Max Roser, twórca platformy Our World in Data policzył, ile potrzebujemy wzrostu PBK, żeby cały świat żył na poziomie Danii. Nie jest to najzamożniejszy kraj świata, ale jeden z bogatszych i jednocześnie taki, którego bogactwo gwarantuje ogromnej większości jego mieszkańców godne życie. Ile więc potrzebujemy? Około 400 proc. więcej niż mamy. I to przy założeniu, że nierówności ekonomiczne globalnie udałoby nam się zbić do poziomu duńskiego.
Globalny podatek od miliarderów
A co z podatkami? Podczas kwietniowego szczytu G20 pojawił się pomysł wprowadzenia globalnego minimalnego podatku od miliarderów. Miałby on wynosić 2 proc. wartości ich majątków.

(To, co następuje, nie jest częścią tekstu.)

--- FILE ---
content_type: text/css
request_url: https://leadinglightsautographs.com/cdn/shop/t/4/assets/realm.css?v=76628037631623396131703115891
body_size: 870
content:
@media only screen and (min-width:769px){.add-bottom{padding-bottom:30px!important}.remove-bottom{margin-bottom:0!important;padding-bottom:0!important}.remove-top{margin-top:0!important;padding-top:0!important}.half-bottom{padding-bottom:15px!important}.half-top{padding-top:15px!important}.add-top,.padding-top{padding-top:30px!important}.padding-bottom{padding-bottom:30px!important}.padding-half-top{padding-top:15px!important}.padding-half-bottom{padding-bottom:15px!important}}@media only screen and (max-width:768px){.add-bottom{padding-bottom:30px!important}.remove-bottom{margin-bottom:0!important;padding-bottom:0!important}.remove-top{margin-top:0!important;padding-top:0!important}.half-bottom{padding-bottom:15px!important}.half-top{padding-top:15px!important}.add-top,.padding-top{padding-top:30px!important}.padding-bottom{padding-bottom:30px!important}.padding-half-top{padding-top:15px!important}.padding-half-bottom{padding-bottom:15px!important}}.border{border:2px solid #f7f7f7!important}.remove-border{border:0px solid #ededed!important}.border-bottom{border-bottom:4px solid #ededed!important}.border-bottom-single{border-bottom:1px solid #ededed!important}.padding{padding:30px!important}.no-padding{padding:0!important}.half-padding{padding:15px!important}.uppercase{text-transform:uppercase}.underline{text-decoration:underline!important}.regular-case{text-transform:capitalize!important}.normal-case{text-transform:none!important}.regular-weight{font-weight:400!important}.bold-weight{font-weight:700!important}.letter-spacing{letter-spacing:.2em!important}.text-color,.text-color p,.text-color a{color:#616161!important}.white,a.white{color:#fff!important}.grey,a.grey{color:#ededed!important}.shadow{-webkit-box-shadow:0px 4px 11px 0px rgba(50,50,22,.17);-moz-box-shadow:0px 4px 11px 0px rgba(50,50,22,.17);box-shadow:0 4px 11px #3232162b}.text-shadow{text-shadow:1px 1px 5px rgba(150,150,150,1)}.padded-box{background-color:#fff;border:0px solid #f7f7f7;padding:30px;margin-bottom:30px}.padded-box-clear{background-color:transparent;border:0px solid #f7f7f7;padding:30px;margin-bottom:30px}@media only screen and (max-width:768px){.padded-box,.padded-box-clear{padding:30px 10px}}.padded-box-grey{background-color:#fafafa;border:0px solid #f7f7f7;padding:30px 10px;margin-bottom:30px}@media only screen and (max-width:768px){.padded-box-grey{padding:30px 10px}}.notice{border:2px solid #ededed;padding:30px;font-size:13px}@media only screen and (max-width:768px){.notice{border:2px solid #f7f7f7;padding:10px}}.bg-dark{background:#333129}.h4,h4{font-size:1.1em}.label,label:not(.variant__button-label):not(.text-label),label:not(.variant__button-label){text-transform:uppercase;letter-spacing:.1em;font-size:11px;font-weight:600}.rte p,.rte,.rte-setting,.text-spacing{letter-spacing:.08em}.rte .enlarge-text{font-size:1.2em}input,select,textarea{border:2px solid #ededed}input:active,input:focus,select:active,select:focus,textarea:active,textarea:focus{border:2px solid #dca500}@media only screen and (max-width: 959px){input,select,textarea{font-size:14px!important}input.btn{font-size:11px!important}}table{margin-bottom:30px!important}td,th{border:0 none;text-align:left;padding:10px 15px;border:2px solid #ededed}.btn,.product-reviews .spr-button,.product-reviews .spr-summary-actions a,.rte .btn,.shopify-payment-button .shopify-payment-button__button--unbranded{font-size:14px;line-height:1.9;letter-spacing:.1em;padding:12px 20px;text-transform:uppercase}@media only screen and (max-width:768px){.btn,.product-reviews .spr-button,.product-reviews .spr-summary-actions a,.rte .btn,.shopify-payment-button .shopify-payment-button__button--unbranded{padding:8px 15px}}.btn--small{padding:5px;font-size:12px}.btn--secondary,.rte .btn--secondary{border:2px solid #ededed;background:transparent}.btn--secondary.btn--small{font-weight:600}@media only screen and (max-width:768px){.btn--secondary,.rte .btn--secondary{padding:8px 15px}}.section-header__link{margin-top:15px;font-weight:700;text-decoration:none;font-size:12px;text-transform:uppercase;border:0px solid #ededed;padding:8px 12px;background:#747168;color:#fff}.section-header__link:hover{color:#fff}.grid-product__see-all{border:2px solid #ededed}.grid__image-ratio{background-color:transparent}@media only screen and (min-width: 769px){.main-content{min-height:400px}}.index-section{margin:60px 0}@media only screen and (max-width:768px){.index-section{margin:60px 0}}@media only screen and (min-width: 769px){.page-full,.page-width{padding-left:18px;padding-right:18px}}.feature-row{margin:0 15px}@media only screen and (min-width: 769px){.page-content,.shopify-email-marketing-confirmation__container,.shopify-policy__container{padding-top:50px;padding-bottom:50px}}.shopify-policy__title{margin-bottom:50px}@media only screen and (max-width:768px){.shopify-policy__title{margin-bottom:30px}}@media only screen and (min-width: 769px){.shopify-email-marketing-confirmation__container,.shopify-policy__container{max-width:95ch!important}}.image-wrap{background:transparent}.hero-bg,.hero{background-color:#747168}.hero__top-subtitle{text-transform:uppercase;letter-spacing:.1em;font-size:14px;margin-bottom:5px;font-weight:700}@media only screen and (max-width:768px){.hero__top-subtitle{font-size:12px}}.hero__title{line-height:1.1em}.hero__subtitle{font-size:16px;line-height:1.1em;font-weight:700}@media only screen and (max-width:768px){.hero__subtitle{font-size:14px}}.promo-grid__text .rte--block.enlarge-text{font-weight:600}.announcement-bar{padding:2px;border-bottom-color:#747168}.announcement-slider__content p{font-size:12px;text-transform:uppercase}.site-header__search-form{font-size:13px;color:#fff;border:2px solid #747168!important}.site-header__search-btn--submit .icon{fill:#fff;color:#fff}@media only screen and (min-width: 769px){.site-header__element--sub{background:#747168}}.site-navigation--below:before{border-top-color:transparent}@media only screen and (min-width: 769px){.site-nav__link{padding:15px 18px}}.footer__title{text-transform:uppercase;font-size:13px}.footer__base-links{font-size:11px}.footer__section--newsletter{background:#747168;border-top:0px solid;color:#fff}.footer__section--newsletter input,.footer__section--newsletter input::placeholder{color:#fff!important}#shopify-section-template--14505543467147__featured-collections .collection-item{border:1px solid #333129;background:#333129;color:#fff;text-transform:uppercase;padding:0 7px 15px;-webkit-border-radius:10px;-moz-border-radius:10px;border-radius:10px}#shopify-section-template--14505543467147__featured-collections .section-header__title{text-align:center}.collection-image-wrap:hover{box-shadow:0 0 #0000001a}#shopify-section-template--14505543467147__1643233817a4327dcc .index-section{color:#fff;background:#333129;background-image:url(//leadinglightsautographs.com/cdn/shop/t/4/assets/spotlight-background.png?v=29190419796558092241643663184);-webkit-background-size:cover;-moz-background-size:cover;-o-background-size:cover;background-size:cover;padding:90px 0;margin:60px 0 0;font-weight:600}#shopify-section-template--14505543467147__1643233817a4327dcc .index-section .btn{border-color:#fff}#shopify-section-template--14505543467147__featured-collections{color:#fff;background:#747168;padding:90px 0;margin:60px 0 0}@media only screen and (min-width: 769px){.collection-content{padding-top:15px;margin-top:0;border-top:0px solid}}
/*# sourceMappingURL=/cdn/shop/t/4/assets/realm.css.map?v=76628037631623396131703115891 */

Po co miałby być wprowadzony? EU Tax Observatory, organizacja zrzeszająca dziesiątki wybitnych ekonomistów zauważa po pierwsze, że miliarderzy płacą śmiesznie niskie podatki w porównaniu do osób pracujących na etatach. Co już samo w sobie powinno oburzać, bo kogo jak kogo, ale najbogatszych akurat stać na to, żeby więcej dorzucać się do wspólnej kiesy.
Po drugie, środki w ten sposób pozyskane mogłyby być przeznaczone na niezbędną transformację energetyczną, wzmocnienie usług publicznych i programy socjalne pozwalające najbiedniejszym wykaraskać się z mizernej kondycji ekonomicznej. Według pomysłodawców podatek rocznie przynosiłby około 250 mld dolarów wpływów budżetowych.
W spolaryzowanym świecie, w którym jedna strona mówi tylko o wzroście gospodarczym jako o panaceum na wszystkie bolączki, a druga jedynie o redystrybucji, potrzebne jest uznanie tego, że o ile naprawdę zależy nam na postępie gospodarczym i społecznym (oba są ze sobą silnie sprzężone), to potrzebne jest dbanie o oba te procesy. Potrzebujemy i wzrostu, i znacznie większego opodatkowania najzamożniejszych.